WRITTEN PROBLEM 1 >> Print the entries from the line that has "Which object appears" through the line that has "A: point 903,226", keeping both of those lines and reproducing each line word for word. Omit any picture from your output.

PAGE TEXT >>
○ ○ ○ ○
Re: Down to 5

2009-10-12 Thread Anders Melchiorsen
A bit of a shame if the HTML stripper in 1.4 will be useless for most
real situations.

I have added a new version of the patch, with test cases for the stuff
that I am fixing. I also think that the new code is a bit easier to
follow (no longer reusing existing state variables), so hopefully it
will be even easier to review.


Anders.



Yonik Seeley yo...@lucidimagination.com writes:

 Unfortunately we don't have good unit tests for this, so it's
 difficult for people to tell if we've avoided regressions while making
 progress.

 But since it's a bug fix... it is technically possible for it to be
 included after the code freeze deadline I think?

 -Yonik

 On Fri, Oct 9, 2009 at 5:20 PM, Anders Melchiorsen
 m...@spoon.kalibalik.dk wrote:
 Yonik Seeley yo...@lucidimagination.com writes:

 One further issue... should we commit the changes to the HTMLStripReader?
 https://issues.apache.org/jira/browse/SOLR-1394

 As the reporter of that bug, I would obviously like to see a fix
 included in 1.4.

 It would be one thing to have the patch declared faulty, but having it
 miss the window due to being ignored bothers me a bit.

 Is there anything that I can do to help it along?

 Anders.


Re: Down to 5

2009-10-12 Thread Grant Ingersoll

Yep, working on it now.

So, let's call it pencils down.  I'll put up one either tonight or  
tomorrow morning.


On Oct 12, 2009, at 5:14 PM, Yonik Seeley wrote:

On Fri, Oct 9, 2009 at 11:21 AM, Grant Ingersoll  
gsing...@apache.org wrote:
Realistically speaking, I can do an RC on Monday afternoon.  So,  
how about
we say Pencils down at 12 noon EDT on Monday and then I can  
create an RC

that afternoon.


Zero issues... If you have the time today, I think everyone's ready  
for that RC!
○ ○ ○ ○
GIVEN INFORMATION >>

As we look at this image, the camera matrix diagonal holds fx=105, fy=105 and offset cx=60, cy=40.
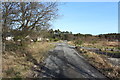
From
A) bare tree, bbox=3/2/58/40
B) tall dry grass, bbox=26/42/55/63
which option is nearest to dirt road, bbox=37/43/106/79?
tall dry grass, bbox=26/42/55/63

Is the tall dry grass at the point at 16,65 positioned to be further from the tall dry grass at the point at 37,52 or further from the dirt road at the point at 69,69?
the dirt road at the point at 69,69

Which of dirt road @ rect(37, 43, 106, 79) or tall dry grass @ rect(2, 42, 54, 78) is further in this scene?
dirt road @ rect(37, 43, 106, 79)

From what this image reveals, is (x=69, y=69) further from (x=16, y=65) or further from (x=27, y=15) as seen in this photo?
(x=27, y=15)

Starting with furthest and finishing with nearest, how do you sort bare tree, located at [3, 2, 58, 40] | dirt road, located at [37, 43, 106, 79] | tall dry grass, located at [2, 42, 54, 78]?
1. bare tree, located at [3, 2, 58, 40]
2. dirt road, located at [37, 43, 106, 79]
3. tall dry grass, located at [2, 42, 54, 78]

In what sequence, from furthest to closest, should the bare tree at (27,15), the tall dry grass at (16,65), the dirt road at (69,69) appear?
the bare tree at (27,15) → the dirt road at (69,69) → the tall dry grass at (16,65)

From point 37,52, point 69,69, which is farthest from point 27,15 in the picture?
point 69,69

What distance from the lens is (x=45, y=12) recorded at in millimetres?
9016

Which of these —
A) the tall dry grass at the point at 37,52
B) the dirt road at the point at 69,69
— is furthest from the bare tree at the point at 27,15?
the dirt road at the point at 69,69

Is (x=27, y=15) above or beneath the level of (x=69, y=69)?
above

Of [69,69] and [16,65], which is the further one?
[69,69]

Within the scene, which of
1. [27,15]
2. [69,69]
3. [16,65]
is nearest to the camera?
[16,65]

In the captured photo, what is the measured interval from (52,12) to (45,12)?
73 cm

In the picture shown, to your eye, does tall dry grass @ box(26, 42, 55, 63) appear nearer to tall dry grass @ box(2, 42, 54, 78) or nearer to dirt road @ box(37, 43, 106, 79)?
tall dry grass @ box(2, 42, 54, 78)

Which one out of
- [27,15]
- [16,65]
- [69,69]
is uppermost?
[27,15]
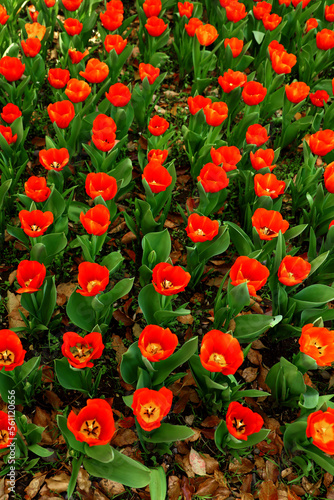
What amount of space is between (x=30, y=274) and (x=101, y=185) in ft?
2.03

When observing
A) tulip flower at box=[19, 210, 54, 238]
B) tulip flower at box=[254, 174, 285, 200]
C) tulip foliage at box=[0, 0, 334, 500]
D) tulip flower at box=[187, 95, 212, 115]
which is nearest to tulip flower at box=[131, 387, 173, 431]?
tulip foliage at box=[0, 0, 334, 500]

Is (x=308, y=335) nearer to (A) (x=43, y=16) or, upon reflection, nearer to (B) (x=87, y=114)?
(B) (x=87, y=114)

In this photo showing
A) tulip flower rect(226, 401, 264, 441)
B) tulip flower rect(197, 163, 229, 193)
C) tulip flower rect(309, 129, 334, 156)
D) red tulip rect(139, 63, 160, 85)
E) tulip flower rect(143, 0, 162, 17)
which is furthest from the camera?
tulip flower rect(143, 0, 162, 17)

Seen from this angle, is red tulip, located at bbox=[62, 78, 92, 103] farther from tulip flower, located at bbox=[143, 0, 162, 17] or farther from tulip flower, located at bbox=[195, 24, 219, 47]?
tulip flower, located at bbox=[143, 0, 162, 17]

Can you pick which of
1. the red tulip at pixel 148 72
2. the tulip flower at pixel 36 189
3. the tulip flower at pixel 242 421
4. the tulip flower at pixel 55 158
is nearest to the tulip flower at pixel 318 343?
the tulip flower at pixel 242 421

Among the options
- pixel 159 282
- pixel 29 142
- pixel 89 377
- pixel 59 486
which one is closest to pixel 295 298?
pixel 159 282

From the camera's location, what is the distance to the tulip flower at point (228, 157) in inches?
93.7

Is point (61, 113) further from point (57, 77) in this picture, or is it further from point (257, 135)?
point (257, 135)

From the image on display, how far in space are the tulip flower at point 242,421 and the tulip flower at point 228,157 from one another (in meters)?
1.30

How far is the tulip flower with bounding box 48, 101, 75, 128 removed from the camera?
2453 millimetres

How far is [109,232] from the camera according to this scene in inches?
105

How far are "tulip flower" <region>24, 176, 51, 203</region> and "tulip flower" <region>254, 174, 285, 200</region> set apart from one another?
3.60 ft

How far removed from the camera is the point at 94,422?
1584mm

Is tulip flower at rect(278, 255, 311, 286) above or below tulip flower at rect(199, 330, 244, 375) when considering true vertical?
above
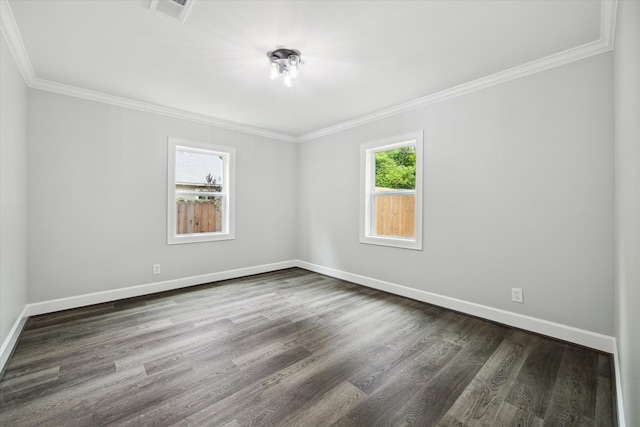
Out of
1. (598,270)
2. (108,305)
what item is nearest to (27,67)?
(108,305)

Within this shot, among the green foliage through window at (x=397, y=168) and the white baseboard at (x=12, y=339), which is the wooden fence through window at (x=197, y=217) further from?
the green foliage through window at (x=397, y=168)

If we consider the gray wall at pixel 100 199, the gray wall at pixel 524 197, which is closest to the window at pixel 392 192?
the gray wall at pixel 524 197

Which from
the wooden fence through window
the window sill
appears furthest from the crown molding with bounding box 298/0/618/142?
the wooden fence through window

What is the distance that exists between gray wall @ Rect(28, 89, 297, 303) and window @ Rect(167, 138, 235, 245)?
0.11 metres

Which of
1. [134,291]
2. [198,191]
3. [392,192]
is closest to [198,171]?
[198,191]

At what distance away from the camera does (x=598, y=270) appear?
2.29m

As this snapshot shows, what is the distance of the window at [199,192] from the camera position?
12.8 ft

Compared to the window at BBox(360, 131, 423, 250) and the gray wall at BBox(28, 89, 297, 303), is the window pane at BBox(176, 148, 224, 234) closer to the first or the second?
the gray wall at BBox(28, 89, 297, 303)

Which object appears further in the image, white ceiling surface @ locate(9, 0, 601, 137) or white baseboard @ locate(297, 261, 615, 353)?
white baseboard @ locate(297, 261, 615, 353)

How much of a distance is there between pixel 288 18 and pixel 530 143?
238 centimetres

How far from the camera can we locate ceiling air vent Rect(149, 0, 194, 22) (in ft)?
5.95

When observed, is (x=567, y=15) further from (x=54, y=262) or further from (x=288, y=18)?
(x=54, y=262)

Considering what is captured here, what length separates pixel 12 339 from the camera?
2.33 metres

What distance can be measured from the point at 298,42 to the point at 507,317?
3178mm
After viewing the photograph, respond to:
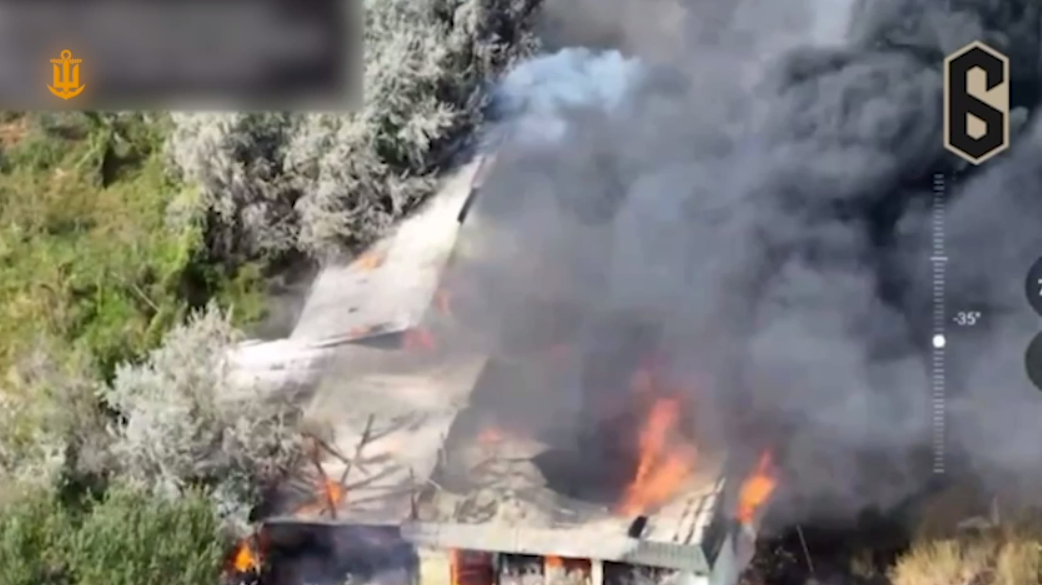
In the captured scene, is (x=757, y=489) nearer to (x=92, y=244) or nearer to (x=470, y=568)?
(x=470, y=568)

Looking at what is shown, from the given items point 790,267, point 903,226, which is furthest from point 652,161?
A: point 903,226

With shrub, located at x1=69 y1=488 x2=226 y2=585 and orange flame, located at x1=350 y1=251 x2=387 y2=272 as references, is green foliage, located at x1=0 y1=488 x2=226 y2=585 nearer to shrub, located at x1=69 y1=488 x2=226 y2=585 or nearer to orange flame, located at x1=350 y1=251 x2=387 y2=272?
shrub, located at x1=69 y1=488 x2=226 y2=585

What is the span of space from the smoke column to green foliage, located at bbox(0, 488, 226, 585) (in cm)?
49

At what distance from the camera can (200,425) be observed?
5.32 feet

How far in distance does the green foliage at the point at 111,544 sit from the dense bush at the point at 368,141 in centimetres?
35

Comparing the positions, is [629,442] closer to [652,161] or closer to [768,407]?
[768,407]

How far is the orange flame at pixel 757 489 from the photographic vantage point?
159cm

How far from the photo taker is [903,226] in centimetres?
157

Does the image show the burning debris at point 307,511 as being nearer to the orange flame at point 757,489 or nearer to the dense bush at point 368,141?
the dense bush at point 368,141


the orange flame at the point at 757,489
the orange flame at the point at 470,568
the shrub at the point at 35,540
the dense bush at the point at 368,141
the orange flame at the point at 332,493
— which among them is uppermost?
the dense bush at the point at 368,141

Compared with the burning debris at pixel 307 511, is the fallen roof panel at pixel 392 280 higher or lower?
higher

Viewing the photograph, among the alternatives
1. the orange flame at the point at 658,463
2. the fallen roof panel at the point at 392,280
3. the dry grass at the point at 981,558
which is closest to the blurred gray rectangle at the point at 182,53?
the fallen roof panel at the point at 392,280

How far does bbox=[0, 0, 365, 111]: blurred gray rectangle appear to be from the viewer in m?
1.57

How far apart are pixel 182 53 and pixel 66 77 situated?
158mm
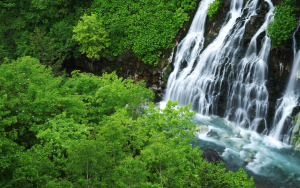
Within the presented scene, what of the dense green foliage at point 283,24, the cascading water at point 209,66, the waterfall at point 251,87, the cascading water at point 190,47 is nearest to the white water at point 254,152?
Result: the waterfall at point 251,87

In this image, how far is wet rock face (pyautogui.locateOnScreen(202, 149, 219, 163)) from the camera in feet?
50.8

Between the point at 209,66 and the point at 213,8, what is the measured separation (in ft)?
20.7

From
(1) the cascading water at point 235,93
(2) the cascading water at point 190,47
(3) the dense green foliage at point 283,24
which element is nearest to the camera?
(1) the cascading water at point 235,93

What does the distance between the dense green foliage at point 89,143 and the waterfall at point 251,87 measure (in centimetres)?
902

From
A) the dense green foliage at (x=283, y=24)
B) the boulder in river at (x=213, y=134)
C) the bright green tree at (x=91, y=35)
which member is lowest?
the boulder in river at (x=213, y=134)

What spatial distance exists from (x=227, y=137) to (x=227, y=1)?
13732mm

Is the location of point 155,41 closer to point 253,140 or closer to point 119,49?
point 119,49

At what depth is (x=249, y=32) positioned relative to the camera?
1973 centimetres

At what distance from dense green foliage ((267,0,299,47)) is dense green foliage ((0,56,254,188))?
10563mm

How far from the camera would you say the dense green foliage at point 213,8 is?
22.8 metres

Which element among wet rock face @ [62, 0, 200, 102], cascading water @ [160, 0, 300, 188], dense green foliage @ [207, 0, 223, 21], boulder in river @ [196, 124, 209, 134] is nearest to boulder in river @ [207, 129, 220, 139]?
cascading water @ [160, 0, 300, 188]

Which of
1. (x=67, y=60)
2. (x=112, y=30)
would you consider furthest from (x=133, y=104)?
(x=67, y=60)

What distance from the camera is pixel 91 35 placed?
82.3 ft

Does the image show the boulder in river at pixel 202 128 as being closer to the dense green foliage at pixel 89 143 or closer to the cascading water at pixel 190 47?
the cascading water at pixel 190 47
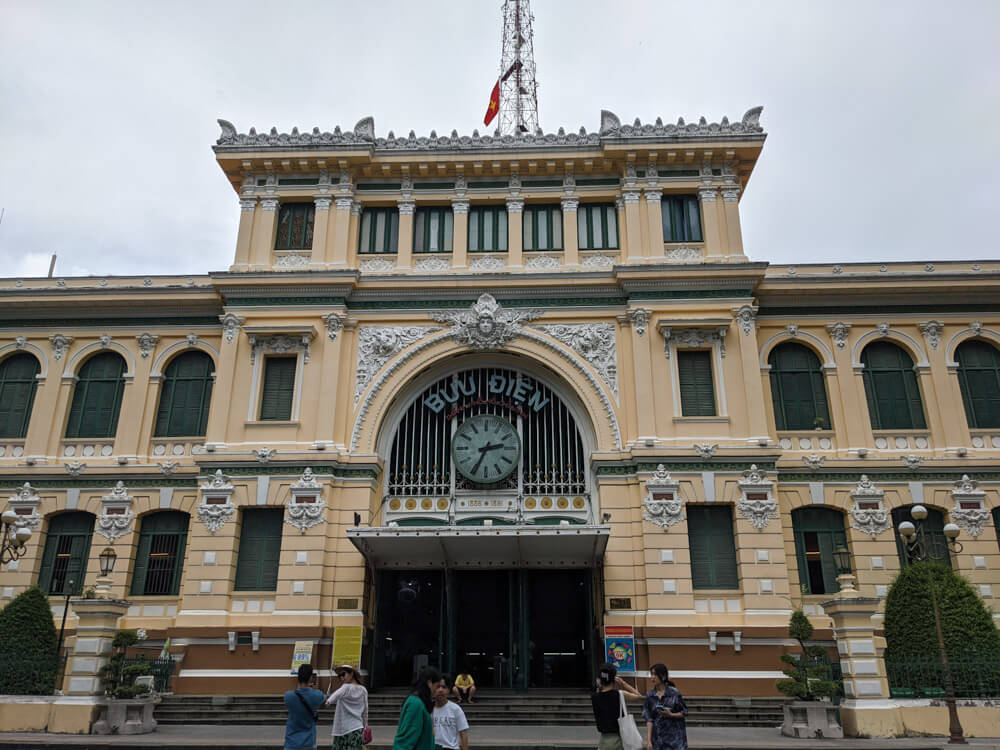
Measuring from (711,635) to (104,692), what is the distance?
1631 centimetres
○ ○ ○ ○
WRITTEN PROBLEM 2 >> Proceed with the mailing-list thread about the Solr 1.4 release, starting right after its last sentence.

TASK RESPONSE 1 >>
Which object appears further in the image, white ceiling surface @ locate(9, 0, 601, 137) or white baseboard @ locate(297, 261, 615, 353)?
white baseboard @ locate(297, 261, 615, 353)

How much of a distance is there between pixel 288 18 and pixel 530 143?
238 centimetres

How far from the camera can we locate ceiling air vent Rect(149, 0, 194, 22) (in ft)?
5.95

When observed, is (x=567, y=15) further from (x=54, y=262) or further from (x=288, y=18)?
(x=54, y=262)

Considering what is captured here, what length separates pixel 12 339 from the camera?
2.33 metres

What distance can be measured from the point at 298,42 to the point at 507,317?
3178mm
After viewing the photograph, respond to:
In the captured scene, is (x=757, y=489) nearer to (x=92, y=244) or nearer to (x=470, y=568)?
(x=470, y=568)

Looking at what is shown, from the given items point 790,267, point 903,226, which is furthest from point 652,161?
A: point 903,226

TASK RESPONSE 2 >>
-Yonik
http://www.lucidimagination.com


-Grant

On Oct 9, 2009, at 10:13 AM, Shalin Shekhar Mangar wrote:

On Fri, Oct 9, 2009 at 6:08 PM, Koji Sekiguchi  
k...@r.email.ne.jp wrote:



Hi Shalin,


What about FastVectorHighlighter?
https://issues.apache.org/jira/browse/SOLR-1268


If we're targeting RC in this week, I'd like to push it to 1.5
because there is no patches. But perhaps you think
13 votes is considerable?


No, that is fine. We can push it to 1.5 unless it is very easy to  
make it

work with Solr. It affects relatively few number of people. The
applications
mentioned in the comments (Blacklight etc) can choose to release  
with

patched Solr versions I guess.

The only common case which needs this feature is highlighting n-gram
fields
(for auto-complete).

--
Regards,
Shalin Shekhar Mangar.








Re: Down to 5

2009-10-09 Thread Shalin Shekhar Mangar
On Fri, Oct 9, 2009 at 4:17 AM, Yonik Seeley yo...@lucidimagination.comwrote:

 On Sun, Oct 4, 2009 at 6:13 PM, Grant Ingersoll gsing...@apache.org
 wrote:
  Coming along:
 
 https://issues.apache.org/jira/secure/BrowseVersion.jspa?id=12310230versionId=12313351showOpenIssuesOnly=true
 
  If we can finish these up this week, I can generate RCs next week.

 Down to 4!  We're still planning on a code freeze at the end of this
 week, right?  I think all of the targeted issues are just waiting for
 the final commits?

 SOLR-1458Java Replication error: NullPointerException SEVERE:
 SnapPull failed on 2009-09-22 nightly
 SOLR-1449   solrconfig.xml syntax to add classpath elements from
 outside of instanceDir
 SOLR-1497   Remove solrjs from svn -- point docs to AJAX Solr
 SOLR-1475   Java-based replication doesn't properly reserve its commit
 point during backups

 Other issues:
  - Do we just bag chinese for now and force people to write their own
 factories? SOLR-1336
  - Does the Lucene 2.9 bugfix branch have anything warranting upgrading to
 it?


What about FastVectorHighlighter?

https://issues.apache.org/jira/browse/SOLR-1268
-- 
Regards,
Shalin Shekhar Mangar.


Re: Down to 5

2009-10-09 Thread Koji Sekiguchi

Hi Shalin,

 What about FastVectorHighlighter?
 https://issues.apache.org/jira/browse/SOLR-1268

If we're targeting RC in this week, I'd like to push it to 1.5
because there is no patches. But perhaps you think
13 votes is considerable?

Koji




Re: Down to 5

2009-10-09 Thread Shalin Shekhar Mangar
On Fri, Oct 9, 2009 at 6:08 PM, Koji Sekiguchi k...@r.email.ne.jp wrote:

 Hi Shalin,

  What about FastVectorHighlighter?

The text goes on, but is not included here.